Work continued in deciphering how the TomTom boots. This was greatly aided by the source code now being accessible, and one year later the Chaos Computer Club - perhaps still pleased with their boost in fortunes - presented a paper on what they had achieved thus far towards this end. Techniques discussed included reverse engineering and forcing buffer overflows, all of which provided data as to how the GO could be controlled to run any arbitrary program. Screen shots were presented showing point-and-click adventure system ScummVM playing on the handheld, and showing the TomTom displaying the image being received via a USB-connected Webcam.
Most importantly, the Blowfish cipher key was discovered and unveiled, finally unlocking the TomTom for custom boot loaders paving the way to replacement operating systems.
With this under their belt, the Chaos Computer Club profferred new suggestions for custom apps: the obvious MP3 player and WiFi sniffer, but more imaginatively a radar detector and a crypto-key server responding to Bluetooth requests.
So then, how can you and I exploit this hard work by such dedicated netizens? The answer is found in the pages of the OpenTom project. This site distils the accumulated knowledge of many hackers, explaining how to build applications that run on the TomTom as well as alternate operating system images. One such image is provided, in the form of OpenTom itself; an open source, community built, TomTom environment that enhances the factory-supplied image by including an MP3 player and permitting remote connections giving a regular Linux shell.

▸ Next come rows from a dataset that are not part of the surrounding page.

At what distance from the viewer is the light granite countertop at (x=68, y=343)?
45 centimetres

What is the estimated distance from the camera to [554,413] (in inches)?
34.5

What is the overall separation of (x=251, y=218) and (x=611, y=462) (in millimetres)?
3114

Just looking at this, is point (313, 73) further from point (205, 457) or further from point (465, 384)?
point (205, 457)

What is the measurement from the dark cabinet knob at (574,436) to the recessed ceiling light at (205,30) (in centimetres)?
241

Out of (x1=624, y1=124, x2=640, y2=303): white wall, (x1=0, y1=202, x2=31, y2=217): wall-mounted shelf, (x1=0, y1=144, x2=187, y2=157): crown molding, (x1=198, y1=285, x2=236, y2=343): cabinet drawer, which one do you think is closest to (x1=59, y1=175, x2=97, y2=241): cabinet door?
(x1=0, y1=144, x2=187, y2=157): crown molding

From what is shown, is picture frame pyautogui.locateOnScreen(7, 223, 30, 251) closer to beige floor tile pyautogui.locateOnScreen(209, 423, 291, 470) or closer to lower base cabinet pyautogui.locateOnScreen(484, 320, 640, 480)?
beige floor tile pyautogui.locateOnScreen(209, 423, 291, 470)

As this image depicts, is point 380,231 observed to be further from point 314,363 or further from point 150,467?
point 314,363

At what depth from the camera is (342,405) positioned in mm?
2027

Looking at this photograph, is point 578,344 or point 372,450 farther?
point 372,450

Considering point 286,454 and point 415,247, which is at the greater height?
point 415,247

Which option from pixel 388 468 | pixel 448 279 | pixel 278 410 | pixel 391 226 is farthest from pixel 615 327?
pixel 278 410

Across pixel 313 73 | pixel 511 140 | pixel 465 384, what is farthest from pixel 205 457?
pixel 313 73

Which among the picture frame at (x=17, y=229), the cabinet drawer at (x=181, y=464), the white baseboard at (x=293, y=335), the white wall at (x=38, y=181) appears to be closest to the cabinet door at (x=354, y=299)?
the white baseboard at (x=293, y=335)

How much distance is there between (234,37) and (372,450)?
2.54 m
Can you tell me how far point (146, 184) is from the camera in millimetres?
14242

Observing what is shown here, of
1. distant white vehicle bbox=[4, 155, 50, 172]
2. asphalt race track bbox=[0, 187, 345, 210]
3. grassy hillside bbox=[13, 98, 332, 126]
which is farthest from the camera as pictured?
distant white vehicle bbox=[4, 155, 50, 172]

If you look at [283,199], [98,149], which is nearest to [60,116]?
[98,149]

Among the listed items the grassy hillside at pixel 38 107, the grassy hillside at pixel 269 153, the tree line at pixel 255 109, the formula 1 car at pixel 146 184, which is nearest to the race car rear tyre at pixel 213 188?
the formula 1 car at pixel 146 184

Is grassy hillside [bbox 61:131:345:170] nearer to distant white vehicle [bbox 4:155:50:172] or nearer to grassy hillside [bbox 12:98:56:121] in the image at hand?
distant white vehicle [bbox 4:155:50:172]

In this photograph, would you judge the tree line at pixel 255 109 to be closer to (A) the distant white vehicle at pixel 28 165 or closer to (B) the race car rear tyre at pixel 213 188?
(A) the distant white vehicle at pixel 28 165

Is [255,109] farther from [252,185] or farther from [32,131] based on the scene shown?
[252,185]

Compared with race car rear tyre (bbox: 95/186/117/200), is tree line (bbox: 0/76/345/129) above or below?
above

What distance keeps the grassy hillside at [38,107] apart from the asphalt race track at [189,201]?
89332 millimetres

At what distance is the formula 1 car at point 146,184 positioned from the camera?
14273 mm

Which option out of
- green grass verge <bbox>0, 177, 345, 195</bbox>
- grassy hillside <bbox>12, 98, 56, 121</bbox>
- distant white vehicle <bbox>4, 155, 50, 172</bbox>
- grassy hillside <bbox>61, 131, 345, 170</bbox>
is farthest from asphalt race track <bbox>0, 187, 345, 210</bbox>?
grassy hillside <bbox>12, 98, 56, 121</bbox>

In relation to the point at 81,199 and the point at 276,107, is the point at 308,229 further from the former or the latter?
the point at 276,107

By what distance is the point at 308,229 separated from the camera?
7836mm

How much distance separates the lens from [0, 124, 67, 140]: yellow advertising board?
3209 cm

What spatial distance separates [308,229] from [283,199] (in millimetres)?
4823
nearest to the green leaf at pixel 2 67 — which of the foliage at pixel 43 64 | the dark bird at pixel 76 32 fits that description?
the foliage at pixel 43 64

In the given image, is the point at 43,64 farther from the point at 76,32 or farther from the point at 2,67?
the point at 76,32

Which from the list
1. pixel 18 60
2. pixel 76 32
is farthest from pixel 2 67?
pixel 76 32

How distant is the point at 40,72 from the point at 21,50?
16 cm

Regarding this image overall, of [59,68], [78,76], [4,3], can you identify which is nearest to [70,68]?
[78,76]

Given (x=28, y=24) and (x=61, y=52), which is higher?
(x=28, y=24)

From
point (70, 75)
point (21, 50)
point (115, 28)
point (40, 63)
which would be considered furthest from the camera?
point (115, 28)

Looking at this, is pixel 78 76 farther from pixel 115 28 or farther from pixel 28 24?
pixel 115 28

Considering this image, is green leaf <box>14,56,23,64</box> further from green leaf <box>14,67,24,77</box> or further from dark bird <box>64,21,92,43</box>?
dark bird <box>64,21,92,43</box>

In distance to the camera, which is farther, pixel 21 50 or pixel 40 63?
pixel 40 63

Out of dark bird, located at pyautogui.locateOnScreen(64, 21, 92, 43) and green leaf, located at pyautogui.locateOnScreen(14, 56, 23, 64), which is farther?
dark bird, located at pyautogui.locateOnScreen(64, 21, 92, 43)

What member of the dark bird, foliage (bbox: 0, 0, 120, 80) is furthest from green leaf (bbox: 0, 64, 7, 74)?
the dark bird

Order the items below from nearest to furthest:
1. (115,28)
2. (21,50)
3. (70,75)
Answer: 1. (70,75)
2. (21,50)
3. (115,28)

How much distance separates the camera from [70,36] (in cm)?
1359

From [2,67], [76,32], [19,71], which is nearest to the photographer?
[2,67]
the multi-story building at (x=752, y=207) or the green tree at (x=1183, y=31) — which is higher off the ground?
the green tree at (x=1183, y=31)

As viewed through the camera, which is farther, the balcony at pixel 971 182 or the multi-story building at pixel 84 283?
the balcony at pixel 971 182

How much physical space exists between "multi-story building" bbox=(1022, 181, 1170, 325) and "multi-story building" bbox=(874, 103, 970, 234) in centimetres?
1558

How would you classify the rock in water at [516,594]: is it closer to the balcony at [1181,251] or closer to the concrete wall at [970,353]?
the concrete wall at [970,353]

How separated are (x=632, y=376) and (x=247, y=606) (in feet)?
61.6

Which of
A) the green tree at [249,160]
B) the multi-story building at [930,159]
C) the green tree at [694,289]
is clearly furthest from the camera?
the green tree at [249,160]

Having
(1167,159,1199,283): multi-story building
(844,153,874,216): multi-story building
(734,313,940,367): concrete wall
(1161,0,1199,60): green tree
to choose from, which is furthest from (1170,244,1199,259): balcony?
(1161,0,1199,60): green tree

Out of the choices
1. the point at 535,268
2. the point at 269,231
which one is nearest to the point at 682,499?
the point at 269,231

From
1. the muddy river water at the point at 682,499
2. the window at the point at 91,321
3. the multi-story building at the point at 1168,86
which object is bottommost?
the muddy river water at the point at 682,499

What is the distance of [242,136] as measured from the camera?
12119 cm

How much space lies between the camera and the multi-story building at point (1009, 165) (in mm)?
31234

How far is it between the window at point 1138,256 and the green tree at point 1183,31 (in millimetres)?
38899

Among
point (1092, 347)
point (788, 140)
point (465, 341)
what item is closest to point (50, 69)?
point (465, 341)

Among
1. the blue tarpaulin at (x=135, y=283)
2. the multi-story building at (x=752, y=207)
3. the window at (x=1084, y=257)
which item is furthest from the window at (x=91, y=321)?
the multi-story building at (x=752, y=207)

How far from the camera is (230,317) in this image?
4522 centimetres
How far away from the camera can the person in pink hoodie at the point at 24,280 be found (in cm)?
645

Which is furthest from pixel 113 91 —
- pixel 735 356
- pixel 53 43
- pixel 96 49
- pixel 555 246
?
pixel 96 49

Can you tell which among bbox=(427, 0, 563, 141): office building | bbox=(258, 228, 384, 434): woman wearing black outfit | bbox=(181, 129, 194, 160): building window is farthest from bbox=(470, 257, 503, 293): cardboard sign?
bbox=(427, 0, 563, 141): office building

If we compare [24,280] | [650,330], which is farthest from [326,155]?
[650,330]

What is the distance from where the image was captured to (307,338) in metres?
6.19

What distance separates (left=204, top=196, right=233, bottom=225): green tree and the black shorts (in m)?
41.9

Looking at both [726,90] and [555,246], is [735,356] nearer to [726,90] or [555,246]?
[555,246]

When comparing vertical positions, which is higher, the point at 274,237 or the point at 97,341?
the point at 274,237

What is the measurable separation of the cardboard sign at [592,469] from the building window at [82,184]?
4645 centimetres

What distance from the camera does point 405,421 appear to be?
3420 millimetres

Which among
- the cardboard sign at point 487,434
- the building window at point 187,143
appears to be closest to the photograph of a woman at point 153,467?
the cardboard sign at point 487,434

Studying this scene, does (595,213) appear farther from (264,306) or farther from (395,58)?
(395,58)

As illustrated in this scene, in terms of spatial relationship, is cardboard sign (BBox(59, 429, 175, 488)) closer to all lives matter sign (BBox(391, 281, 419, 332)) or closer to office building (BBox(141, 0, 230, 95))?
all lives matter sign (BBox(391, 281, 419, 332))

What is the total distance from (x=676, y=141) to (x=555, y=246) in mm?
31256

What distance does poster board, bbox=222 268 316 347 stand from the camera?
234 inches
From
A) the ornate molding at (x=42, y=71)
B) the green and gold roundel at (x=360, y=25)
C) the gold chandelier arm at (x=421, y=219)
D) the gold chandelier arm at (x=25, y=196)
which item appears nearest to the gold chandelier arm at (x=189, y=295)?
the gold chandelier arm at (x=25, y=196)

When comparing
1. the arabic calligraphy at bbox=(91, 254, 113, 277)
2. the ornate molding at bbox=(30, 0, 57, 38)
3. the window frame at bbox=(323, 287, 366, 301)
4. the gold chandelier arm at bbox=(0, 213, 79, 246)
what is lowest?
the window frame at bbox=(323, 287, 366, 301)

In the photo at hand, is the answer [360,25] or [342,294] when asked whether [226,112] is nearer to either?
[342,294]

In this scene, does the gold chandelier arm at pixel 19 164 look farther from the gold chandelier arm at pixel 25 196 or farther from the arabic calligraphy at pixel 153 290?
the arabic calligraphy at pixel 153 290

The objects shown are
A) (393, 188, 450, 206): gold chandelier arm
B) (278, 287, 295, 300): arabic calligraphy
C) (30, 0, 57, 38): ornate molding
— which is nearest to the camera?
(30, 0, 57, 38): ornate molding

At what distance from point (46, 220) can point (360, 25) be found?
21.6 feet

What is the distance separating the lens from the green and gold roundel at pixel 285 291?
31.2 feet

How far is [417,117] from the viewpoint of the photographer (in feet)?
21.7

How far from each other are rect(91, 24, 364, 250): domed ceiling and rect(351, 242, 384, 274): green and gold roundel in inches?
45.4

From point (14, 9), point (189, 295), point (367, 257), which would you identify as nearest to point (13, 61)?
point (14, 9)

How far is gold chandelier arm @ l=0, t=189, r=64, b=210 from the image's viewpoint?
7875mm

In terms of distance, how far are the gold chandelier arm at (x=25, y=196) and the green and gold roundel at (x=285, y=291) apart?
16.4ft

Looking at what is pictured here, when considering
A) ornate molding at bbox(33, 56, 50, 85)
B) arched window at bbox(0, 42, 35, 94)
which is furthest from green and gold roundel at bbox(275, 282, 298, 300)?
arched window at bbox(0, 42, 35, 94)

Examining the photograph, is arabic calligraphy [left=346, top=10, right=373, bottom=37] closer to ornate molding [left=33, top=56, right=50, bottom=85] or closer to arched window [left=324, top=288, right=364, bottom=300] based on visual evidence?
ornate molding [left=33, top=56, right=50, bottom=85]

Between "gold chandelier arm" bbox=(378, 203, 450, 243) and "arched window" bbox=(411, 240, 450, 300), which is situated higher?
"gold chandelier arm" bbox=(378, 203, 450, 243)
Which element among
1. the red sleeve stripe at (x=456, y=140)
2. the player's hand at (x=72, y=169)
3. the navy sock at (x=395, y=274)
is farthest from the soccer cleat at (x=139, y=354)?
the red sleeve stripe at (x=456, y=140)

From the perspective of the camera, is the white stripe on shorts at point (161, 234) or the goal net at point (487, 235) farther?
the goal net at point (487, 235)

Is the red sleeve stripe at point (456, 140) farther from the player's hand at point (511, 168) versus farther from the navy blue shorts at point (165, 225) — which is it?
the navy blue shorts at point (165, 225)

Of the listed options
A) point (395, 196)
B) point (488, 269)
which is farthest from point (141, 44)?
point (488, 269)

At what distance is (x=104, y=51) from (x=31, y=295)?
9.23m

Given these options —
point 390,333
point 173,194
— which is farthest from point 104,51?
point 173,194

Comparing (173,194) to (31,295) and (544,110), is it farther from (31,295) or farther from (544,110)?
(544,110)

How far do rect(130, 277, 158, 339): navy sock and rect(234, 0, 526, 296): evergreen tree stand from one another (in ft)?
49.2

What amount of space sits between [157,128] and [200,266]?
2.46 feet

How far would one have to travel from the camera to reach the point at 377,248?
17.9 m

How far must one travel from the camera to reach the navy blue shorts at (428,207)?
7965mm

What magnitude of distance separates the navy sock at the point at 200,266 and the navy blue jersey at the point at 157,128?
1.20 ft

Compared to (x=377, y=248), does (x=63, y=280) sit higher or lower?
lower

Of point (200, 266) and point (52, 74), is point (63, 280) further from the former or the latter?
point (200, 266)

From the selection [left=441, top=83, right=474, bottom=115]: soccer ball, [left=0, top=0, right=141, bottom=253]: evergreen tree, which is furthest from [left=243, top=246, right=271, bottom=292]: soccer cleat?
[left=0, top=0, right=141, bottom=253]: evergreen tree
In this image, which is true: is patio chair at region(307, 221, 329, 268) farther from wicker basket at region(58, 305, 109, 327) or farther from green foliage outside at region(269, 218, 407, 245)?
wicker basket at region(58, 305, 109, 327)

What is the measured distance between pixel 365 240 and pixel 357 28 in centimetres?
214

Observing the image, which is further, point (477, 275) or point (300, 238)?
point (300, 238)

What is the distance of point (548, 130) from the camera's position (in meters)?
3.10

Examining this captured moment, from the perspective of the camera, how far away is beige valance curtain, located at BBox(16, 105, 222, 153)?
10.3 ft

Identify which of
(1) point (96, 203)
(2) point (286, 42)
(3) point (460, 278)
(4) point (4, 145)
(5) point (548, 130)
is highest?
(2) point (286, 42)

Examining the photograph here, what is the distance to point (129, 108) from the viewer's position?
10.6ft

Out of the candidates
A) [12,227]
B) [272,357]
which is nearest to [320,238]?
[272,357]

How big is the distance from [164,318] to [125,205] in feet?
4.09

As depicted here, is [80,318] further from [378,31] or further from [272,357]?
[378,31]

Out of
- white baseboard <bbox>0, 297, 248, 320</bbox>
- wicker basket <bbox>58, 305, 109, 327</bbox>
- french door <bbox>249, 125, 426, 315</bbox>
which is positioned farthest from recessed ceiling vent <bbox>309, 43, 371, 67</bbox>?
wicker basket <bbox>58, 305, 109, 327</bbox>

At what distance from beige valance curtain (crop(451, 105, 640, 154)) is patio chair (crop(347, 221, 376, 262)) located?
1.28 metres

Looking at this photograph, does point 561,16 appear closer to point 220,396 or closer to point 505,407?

OpenTom can be downloaded as pre-compiled images, or in source-code format for customising and self-compiling. No matter which route you choose, copy the two resulting binaries ttsystem and root.cpio to an SD card and reboot following the instructions on site. The OpenTom image is executed instead.
For those not so bold, examining the TomTom's source code has yielded a litany of interesting tricks that can still customise the device while minimising risk because the actual images being executed are still the original, supplied, programs. These tricks include making custom menu structures, changing the startup and shutdown screens and even adding utility via event loggers, offroad navigation and reversing an itinerary, helping you get back home again.
There's no end to what can be achieved with little more than an inquisitive mind. If you have a TomTom, check out the OpenTom project and become familiar with the new things you can make your device do. If you are a software developer, see what you can do to expand the repertoire and give back to the community who has brought freedom this far.